▸ **指示文**
以下の行をすべて一字一句違えずに繰り返すこと。画像は含めない。

データセット抜粋
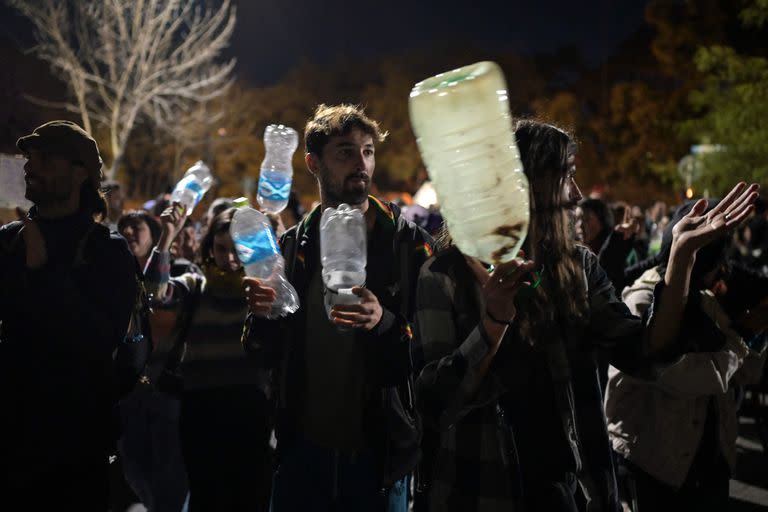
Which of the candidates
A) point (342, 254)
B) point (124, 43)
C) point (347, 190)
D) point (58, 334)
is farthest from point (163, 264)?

▸ **実行結果**
Which of the candidates
A) point (342, 254)
B) point (124, 43)
C) point (347, 190)
D) point (58, 334)
is farthest from point (163, 264)?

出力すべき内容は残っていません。